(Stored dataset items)
*** Block opens ***

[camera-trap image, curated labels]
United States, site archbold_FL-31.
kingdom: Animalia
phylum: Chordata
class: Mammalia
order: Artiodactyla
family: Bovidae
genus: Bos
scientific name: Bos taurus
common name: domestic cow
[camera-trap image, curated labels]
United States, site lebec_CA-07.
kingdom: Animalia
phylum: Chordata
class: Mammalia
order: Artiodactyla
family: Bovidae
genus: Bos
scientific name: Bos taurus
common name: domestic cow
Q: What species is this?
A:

*** Block closes ***

(PROBLEM) Each record must be output exactly, with none omitted.

(ANSWER AREA)
[camera-trap image, curated labels]
United States, site archbold_FL-31.
kingdom: Animalia
phylum: Chordata
class: Mammalia
order: Artiodactyla
family: Bovidae
genus: Bos
scientific name: Bos taurus
common name: domestic cow
[camera-trap image, curated labels]
United States, site lebec_CA-07.
kingdom: Animalia
phylum: Chordata
class: Mammalia
order: Artiodactyla
family: Bovidae
genus: Bos
scientific name: Bos taurus
common name: domestic cow
Q: What species is this?
A:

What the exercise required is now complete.